In this way, immediately before the power valve 20 is closed to open, as shown in FIG. 5, the opening variable control valve 16 is opened with a certain step value in the first step motor control map over time. Correction value SV so that the degree gradually increases
Since L is added up to the predetermined value KVL, the amount of LP gas supplied from the variable opening control valve 16 to the venturi section 7 is gradually increased, and the air-fuel ratio is changed little by little until the point P at which the power valve 20 is opened. It Then, the opening degree of the opening degree control valve 16 is returned to an appropriate opening degree as shown by an arrow Q at the same time when the power valve 20 is opened. Therefore, the change of the air-fuel ratio becomes significantly smoother than that of the conventional device, the torque fluctuation of the engine due to the control of the air-fuel ratio is suppressed to a small level, and the shock during acceleration is suppressed to a substantially negligible level.

〔The invention's effect〕

As described above, in the case of the liquefied petroleum gas supply device for an internal combustion engine of the present invention, the electronic control device adds the correction value to the first step motor control map when the power valve is switched from closed to open. The step valve is controlled so that when the correction value reaches the predetermined value, the power valve is opened and the step motor is controlled based on the second step motor control map. Therefore, the power valve is switched from closed to open. The change in the air-fuel ratio over time can be smoothed. As a result, the torque fluctuation of the engine is suppressed to a small level, and it is possible to obtain the effect that it is possible to prevent the occurrence of shock due to air-fuel ratio control during acceleration.

[Brief description of drawings]

FIG. 1 is a configuration diagram of a liquefied petroleum gas supply device for an internal combustion engine according to an embodiment of the present invention, FIG. 2 is a flow chart of control in the device of FIG. 1, and FIG. 3 is first step motor control. FIG. 4 is a map of the second step motor control map, and FIG. 5 is a graph showing the elapsed time and the opening of the variable opening control valve when the correction value is added to the step value of the first step motor control map. FIG. 10 …… Throttle valve 12 …… First fuel system (main fuel passage) 13 …… Second fuel system (power fuel passage) 16 …… Variable opening control valve 17 …… Electronic control unit (ECU) 18… … Step motor 20 …… Power valve S ₃ MAP …… First step motor control map S ₁ MAP …… Second step motor control map SVL …… Correction value

Claims (1)

[Claims] 1. A first fuel system in which a variable opening control valve whose opening is continuously changed by a step motor controlled based on an electric signal from an electronic control device is arranged, and the electronic control device.
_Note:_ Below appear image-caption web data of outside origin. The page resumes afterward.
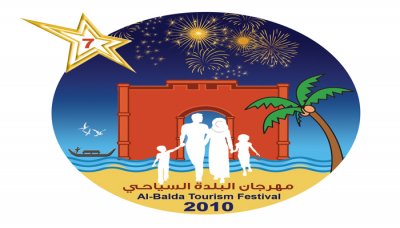 رجال أعمال سعوديون يؤكدون الأهمية الاقتصادية لمهرجان البلدة السياحي Festival%20tourism%20logo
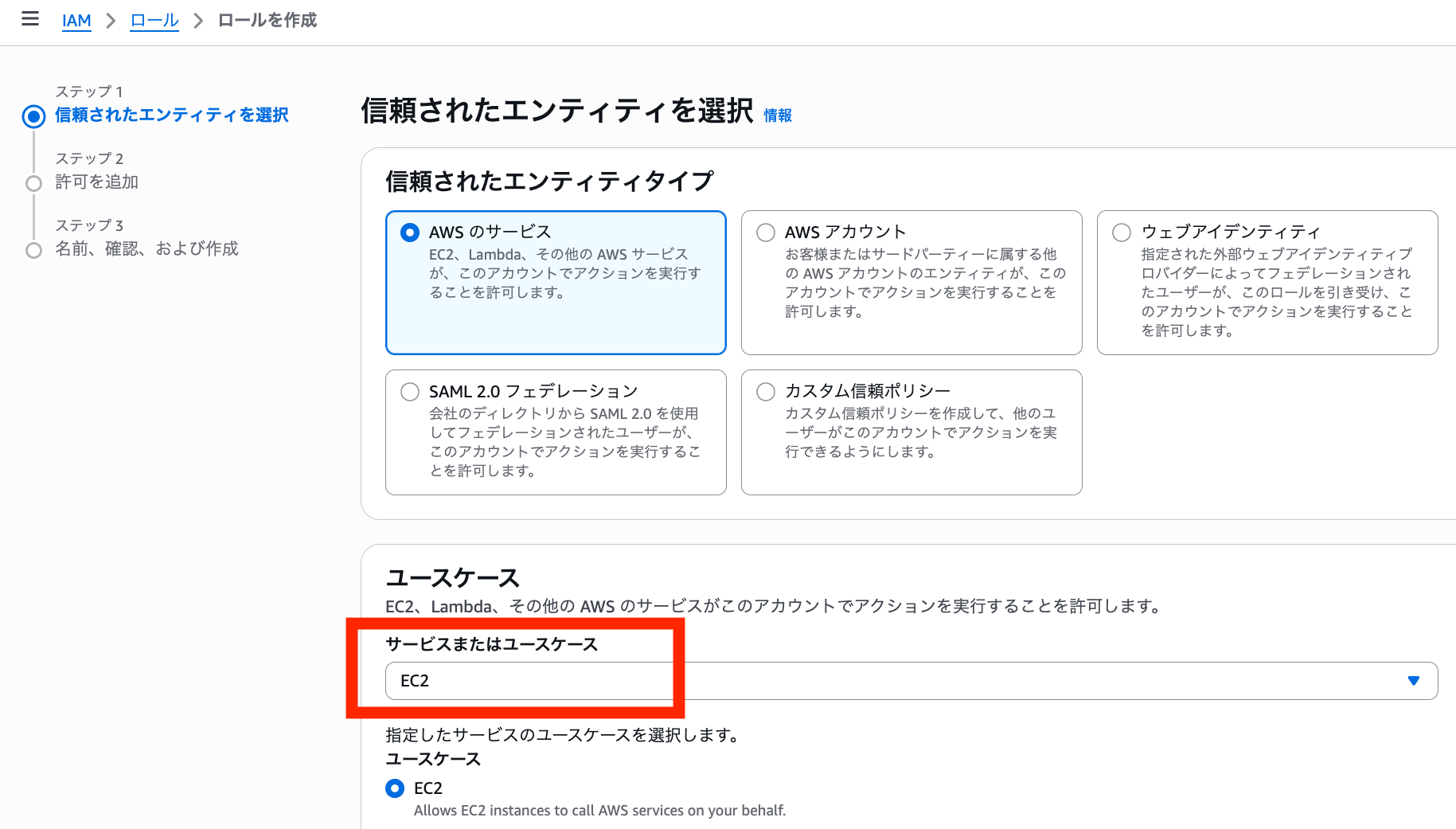 スクリーンショット 2025-08-29 10.17.42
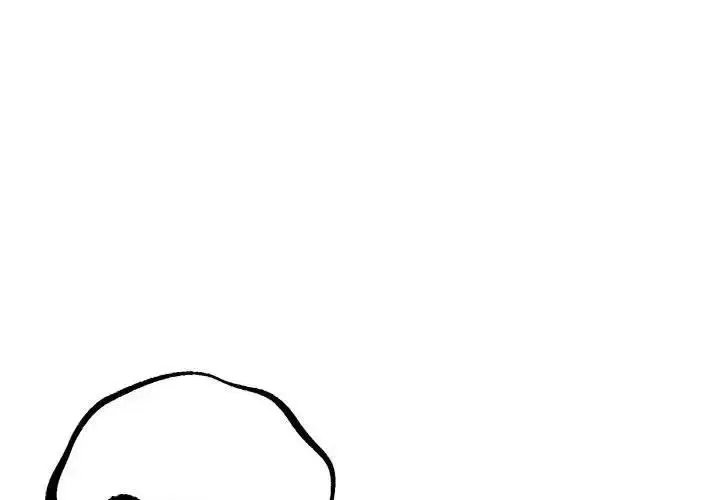 漫画《毒酒》第22话第4张图
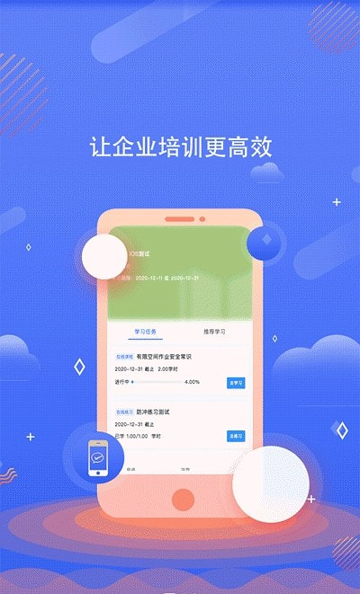 企安大学手机版_企安大学安卓版下载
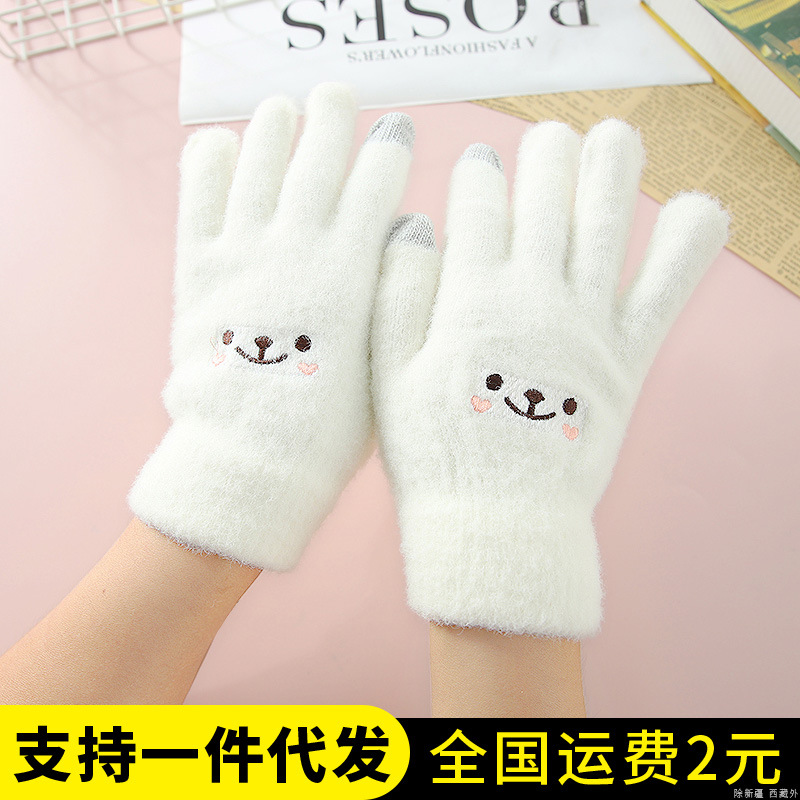 Versión coreana de dibujos animados sonriente invierno frío y cálido más terciopelo engrosado estudiante al aire libre chica dulce y lindo guante de pantalla táctil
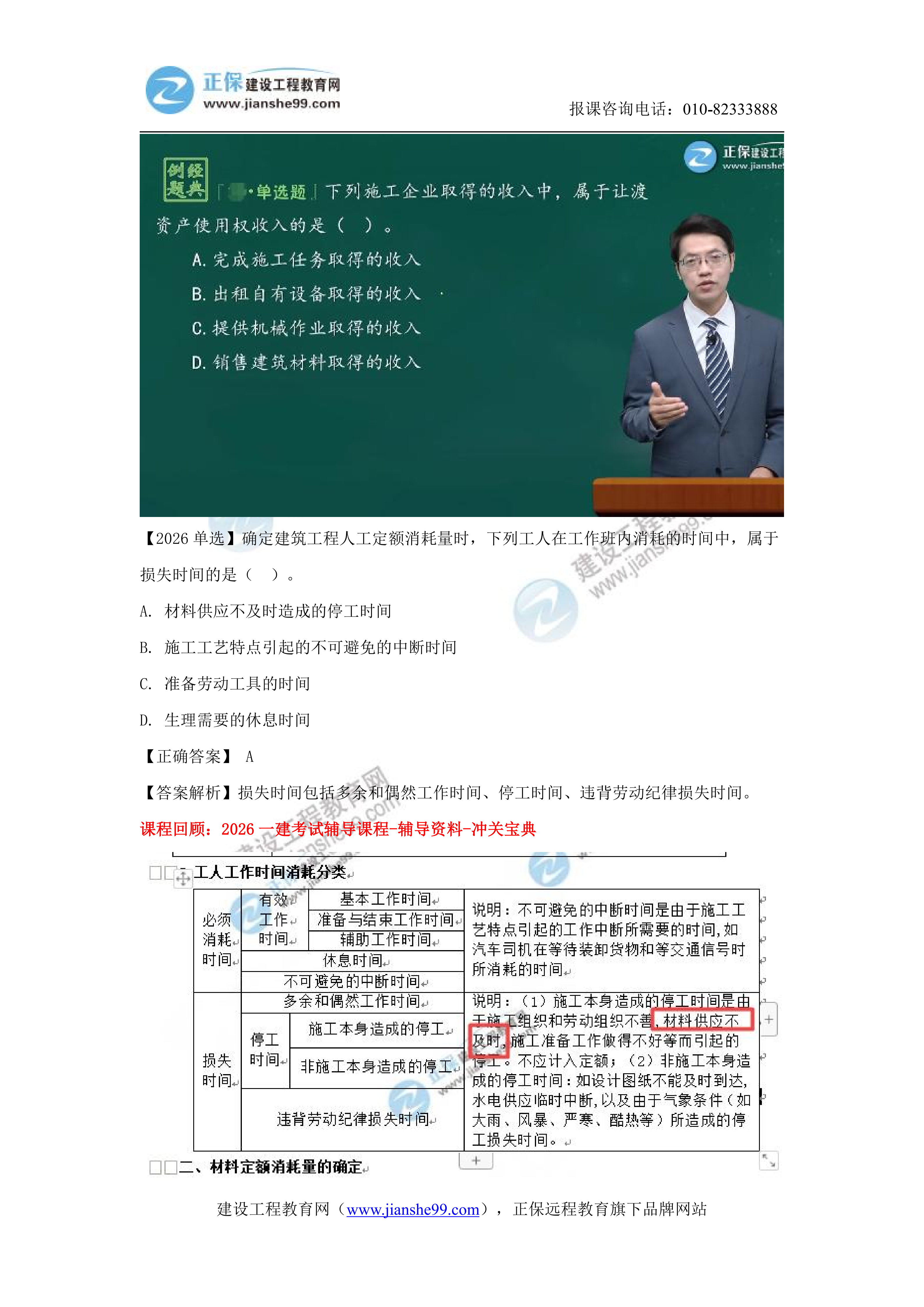 【教务考点回顾文章】2026一级建造师《经济》考点回顾分析_16 【教务考点回顾文章】2026一级建造师《经济》考点回顾分析_16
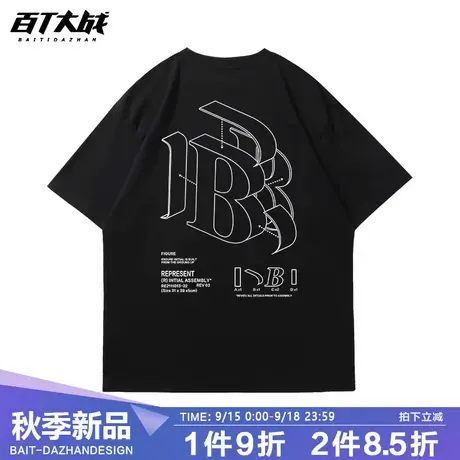 潮牌简约立体解构圆领短袖夏季新款潮流半袖上衣宽松百搭T恤男女商品大图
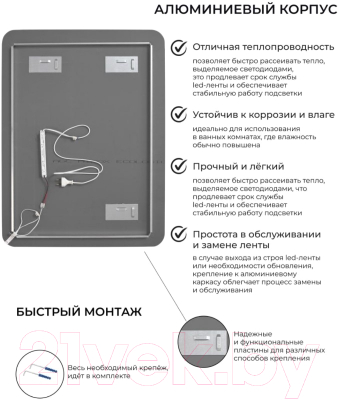 Зеркало Emze Led Smart 60x80 / LED.SMART.60.80.4K (с подсветкой бесконтактное включение)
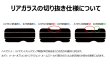画像2: ルークス 型式: BB1A/2A/5A/6A 初度登録年月/初度検査年月: R07.09〜 (2)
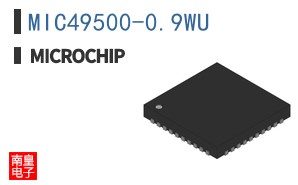 MIC49500-0.9WU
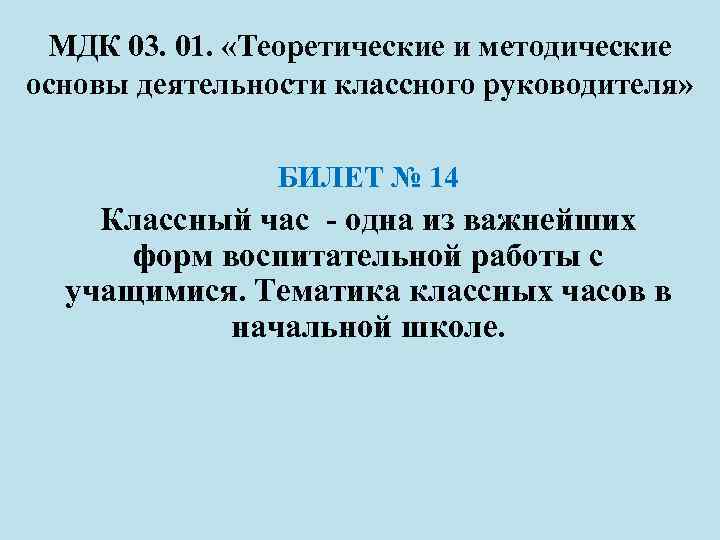 Мдк 01.01. Теоретические и методические основы. Теоретические и методические основы классного руководителя. МДК 03.01 начальные классы. Теоретические основы деятельности классного руководителя.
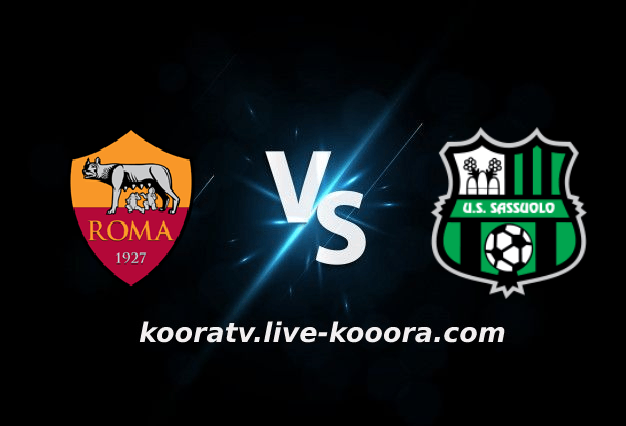 مشاهدة مباراة ساسولو وروما بث مباشر كورة لايف koora live بتاريخ 09-11-2022 الدوري الايطالي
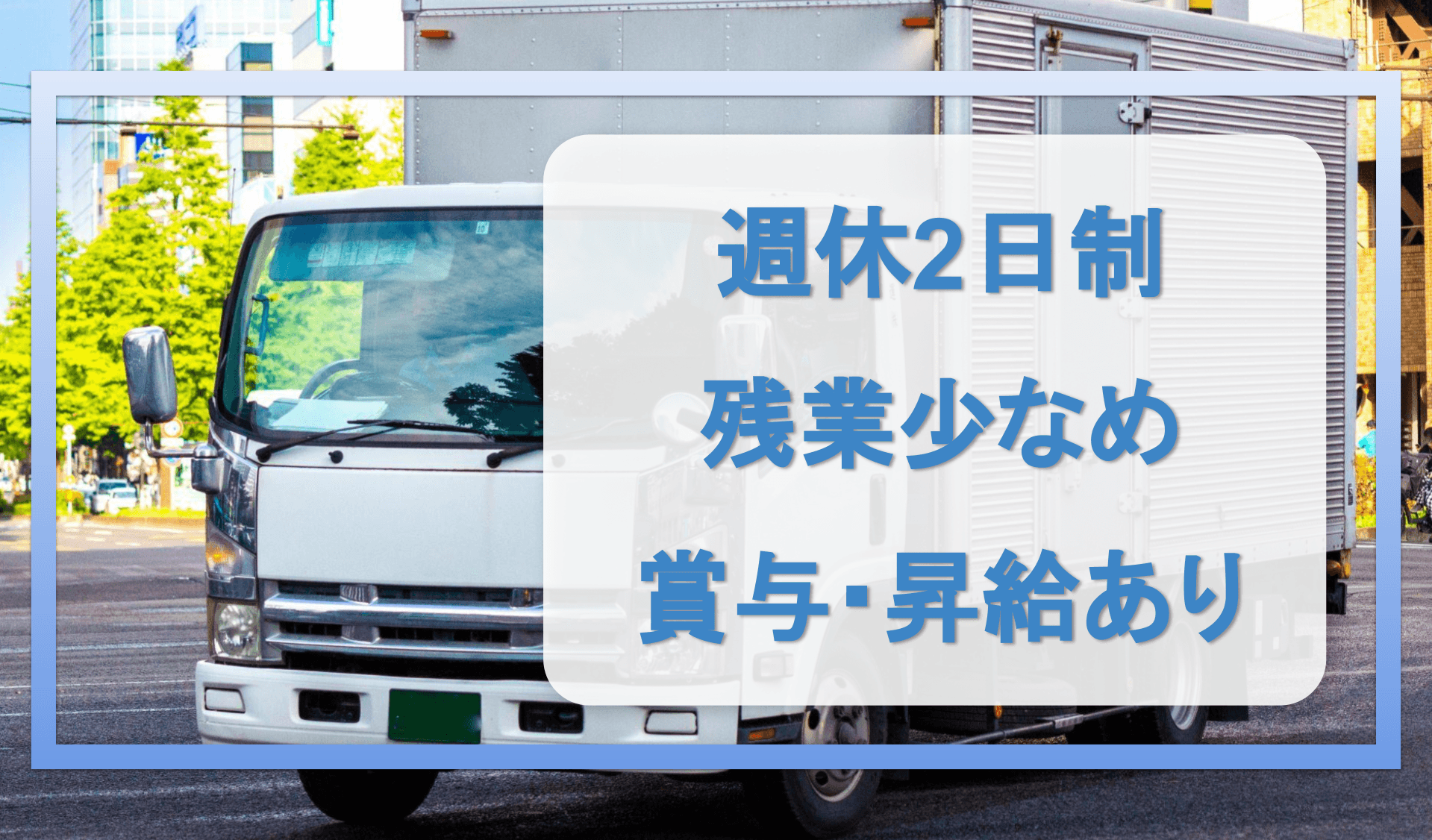 株式会社 ハクホウの画像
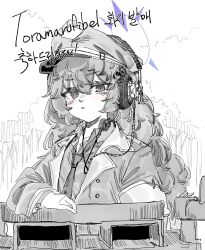  1girl :o blue_archive blush clouds commentary_request curly_hair greyscale halo hat headset highres iroha_(blue_archive) korean_commentary korean_text long_hair long_sleeves looking_at_viewer military monochrome necktie on_tank sailor_collar samsick solo very_long_hair white_background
A second fuel system in which a power valve that is opened / closed by an ON / OFF signal from the engine is disposed, and the power valve is closed when the load is low, and the air-fuel ratio is controlled by fuel supply from the variable opening control valve. However, in a high-load internal combustion engine that uses liquefied petroleum gas as a fuel to control the air-fuel ratio by supplying fuel from both the variable opening control valve and the power valve, the electronic control unit controls the power valve from closing. When the opening of the throttle valve becomes equal to or larger than a predetermined opening when switching to open, the first step motor control map that is applied when the power valve is closed is shown as time passes. A function for adding a correction value for increasing the step value of the step motor, and a second step motor for opening the power valve when the correction value reaches a predetermined value and for applying the step motor when the power valve is open. A liquefied petroleum gas supply device for an internal combustion engine, which has a function of performing control based on a control map.